Hallo U-Boote! Oder: Vielleicht tut Musk uns allen ja…
„Es ist nahezu unmöglich, den aktuellen Stand zusammenzufassen, ohne kurz darauf schon wieder von der Realität überholt zu werden.“ Julia Jäkel schreibt in der Süddeutschen über Twitter unter Musk. Das ist bemerkenswert, zumal die Online-Süddeutsche den Gastbeitrag (Paywall) der ehemaligen Chefin von Gruner & Jahr sogar zum Aufmacher machte. Jäkels Kernbotschaft, unmissverständlich zusammengefasst in der Überschrift, lautet: „Stoppt Elon Musk“.

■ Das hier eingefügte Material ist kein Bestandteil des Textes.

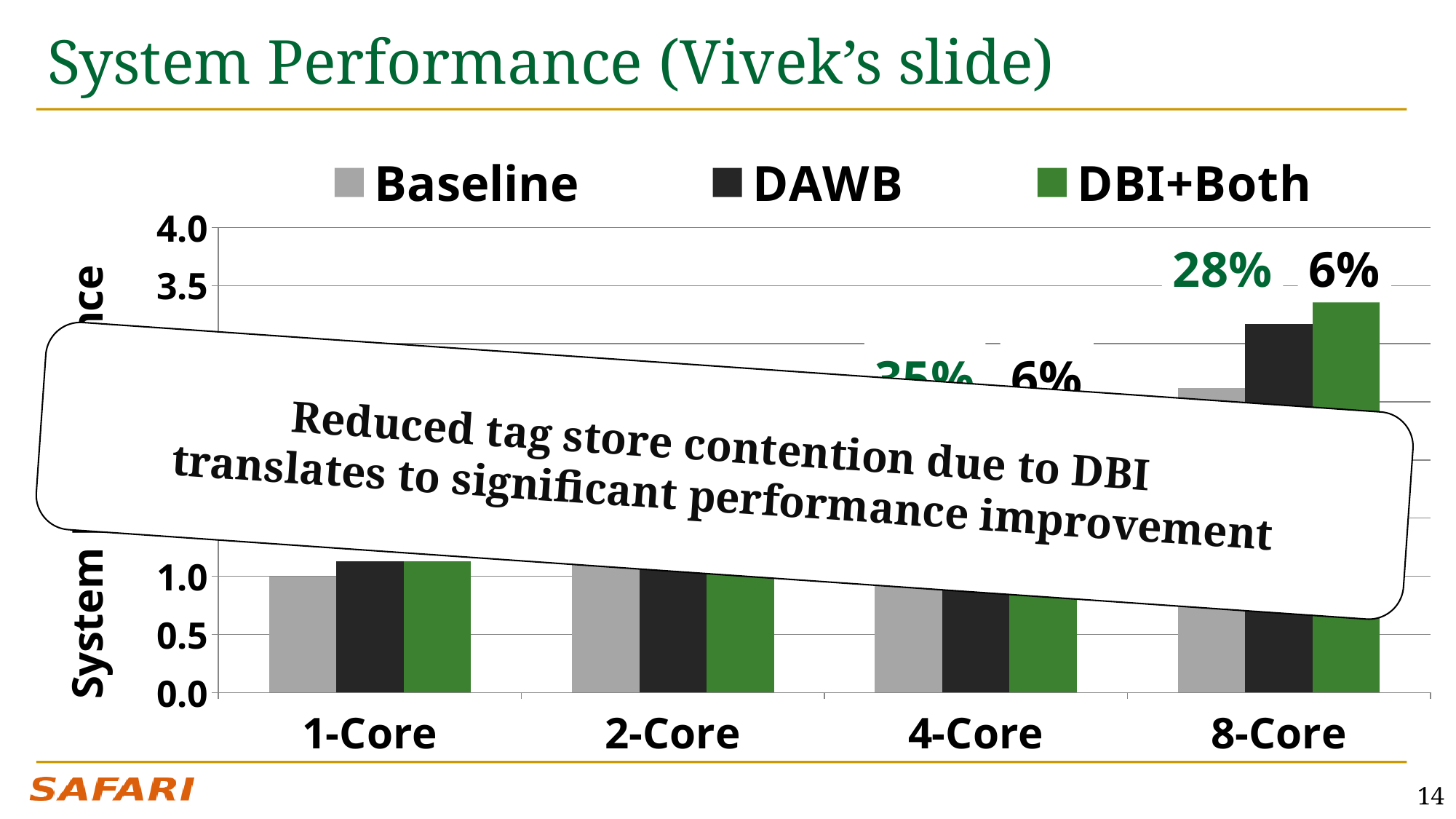
What is the Baseline value for 1-Core? 1.0 Is the DBI+Both value for 8-Core greater or less than 3.0? greater For 8-Core, which is larger: the DAWB bar or the DBI+Both bar? DBI+Both What is the highest tick value shown on the y axis? 4.0 How many series does the legend list? 3 Which is larger: the Baseline value for 8-Core or the Baseline value for 1-Core? 8-Core What green percentage label is printed above the 8-Core group? 28% What are the three series named in the legend? Baseline, DAWB, DBI+Both How many core-count categories are shown on the x axis? 4 Is the Baseline value for 8-Core greater or less than 2.0? greater What kind of chart is shown on the slide? bar chart Which category has the highest DBI+Both value? 8-Core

Dafür ist es wohl ein wenig zu spät. Ja, Werbetreibende haben jetzt zum Teil erstmal aufgehört, auf Twitter zu werben. Ich kann mich aber noch bestens erinnern, wie schnell der Facebook-Boykott immens großer Unternehmen wieder vorbei war. Und die hatten einen handfesten Grund für ihre Aktion angegeben: Sie warfen Facebook vor, aufgrund seiner miesen Moderations-Policy einen nicht geringen Anteil zum Tod von George Floyd beigetragen zu haben. Wie gesagt: Man kehrte nach wenigen Wochen wieder als Kunde zu Facebook zurück.
Ja, es gibt Mastodon. Aber.
Unternehmen wollen Geld verdienen, Mastodon verhält sich zu Twitter wie der Fiat Panda meiner Schulfreundin Ilka, aus dem alle Mitfahrerinnen aussteigen mussten, weil er es sonst nicht mal auf nun auch nicht so hohe sauerländische Berge geschafft hätte, zu einem Tesla. Noch – wer weiß – ist Mastodon ein Liebhaberstück und ein Statement. Aber keine Alternative zu Twitter.
Und trotzdem, auch wenn man zur Glas-halb-leer-Sicht neigt: Jäkel fragt, wie es sein kann, „dass wir bis jetzt keinen Gesetzesrahmen erlassen haben, der so eine Entwicklung verhindern kann“, also dass jemand allein über ein solches Netzwerk herrscht. Was ja selbst im Falle eines nicht so „quirligen“, wie die NZZ Musk irritierend verniedlichend charkterisiert, Typen schlicht schlecht wäre.
Alleinherrschaft ist immer schlecht.
Aber Jäkel fragt eben. Und so viele andere Medien gehen ähnlichen Fragen nach, ebenso die Politik. Ich gebe die Hoffnung nicht auf, dass dieses U-Boot-Verhaltensschema – immer dann auftauchen, wenn sich oben was Unüberhörbares tut – aufhört. Und endlich eine Debatte darüber in Gang kommt, was Alternativen (PLURAL! Nicht nur bei Energielieferanten sollten Abhängigkeiten vermieden werden!) sein könnten und wie Demokratien ihren Teil dazu beitragen können, sie von Anfang an so einzuhegen, dass sie keinen exorbitanten Schaden anrichten.
Denn was auch aufhören muss: diese jämmerliche Blaupausen-Rhetorik. Es sind nicht mehr neue Medien, es sind nicht mehr immer neue Probleme, die auftauchen. Es sind nur immer mehr, weil die nach und nach neu auftretenden und alternden nicht gelöst werden und sich zu Bergen auftürmen.